▸ **Written tasks**:
A. In the forum thread, what command is given to stop the mpg123 player?
B. Revise the forum thread starting with "With vgetty, modem::vgetty, and" and going on through "for casual alerts.", putting "text pages" in place of "numeric pages".

▸ **Reading text**:
I guess that explains it pretty clearly how to dial a phone number but how would I play a audio file?   

I'm trying to create a simple alert system that calls me when I server goes down and plays a file (or says something somehow) 

Any advice would be much appreciated.


----------



## Dr_Phoenix (Dec 6, 2008)

Install simple command line player like mpg123:
  #> cd /usr/ports/audio/mpg123 && make install clean && rehash
Put the playmusic line into some script, like:
  mpg123 -q /home/alert.mp3 (-q option disables messages output to console)
To stop playing it is simple to kill process:
  killall mpg123
To change volume from script use:
  mixer vol 70:70

NOTE: Device file /dev/dsp must present and your sound card must be configured. mpg123 player has many other options and features, watch the man page.


----------



## Just_Johnny (Dec 7, 2008)

Cool.  Thank you for the response.  Wouldn't that play the sound out my speakers?


----------



## bsddaemon (Dec 7, 2008)

Sorry, we actually can plug the phone line into modem port, and FreeBSD is able to make call? I never heard about it :S


----------



## Just_Johnny (Dec 7, 2008)

bsddaemon said:
			
		

> Sorry, we actually can plug the phone line into modem port, and FreeBSD is able to make call? I never heard about it :S



Anything else?


----------



## Dr_Phoenix (Dec 7, 2008)

To play music to the line you must plug soundcard output to the phone's microphone input through signal level converter, you can find many simple electrical schemes and circuits in the internet, good luck!


----------



## catphish (Dec 8, 2008)

Do you have a voice modem?

With vgetty, modem::vgetty, and a little perl script it is fairly easy.

http://www.webreference.com/perl/tutorial/14/2.html

If you only have a regular modem, you are limited to good old numeric pages as far as I know.  We used to have some complex coded messages.

You might be able to hack something out with VoIP but that is a lot of software (and possibly hardware).  Another option is email.  We have a system that sends emergency text messages via the carrier's email-to-text gateway to the on-call phone and uses regular email for casual alerts.


----------

▸ **Information shown**:
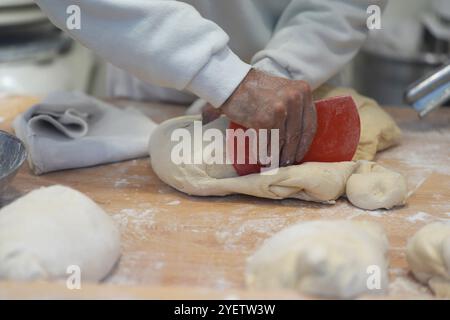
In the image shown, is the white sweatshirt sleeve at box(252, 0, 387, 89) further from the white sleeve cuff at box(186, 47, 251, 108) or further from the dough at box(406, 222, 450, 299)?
the dough at box(406, 222, 450, 299)

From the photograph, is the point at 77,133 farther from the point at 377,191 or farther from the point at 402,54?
the point at 402,54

▸ **Responses in order**:
A. killall mpg123

B.
With vgetty, modem::vgetty, and a little perl script it is fairly easy.

http://www.webreference.com/perl/tutorial/14/2.html

If you only have a regular modem, you are limited to good old text pages as far as I know.  We used to have some complex coded messages.

You might be able to hack something out with VoIP but that is a lot of software (and possibly hardware).  Another option is email.  We have a system that sends emergency text messages via the carrier's email-to-text gateway to the on-call phone and uses regular email for casual alerts.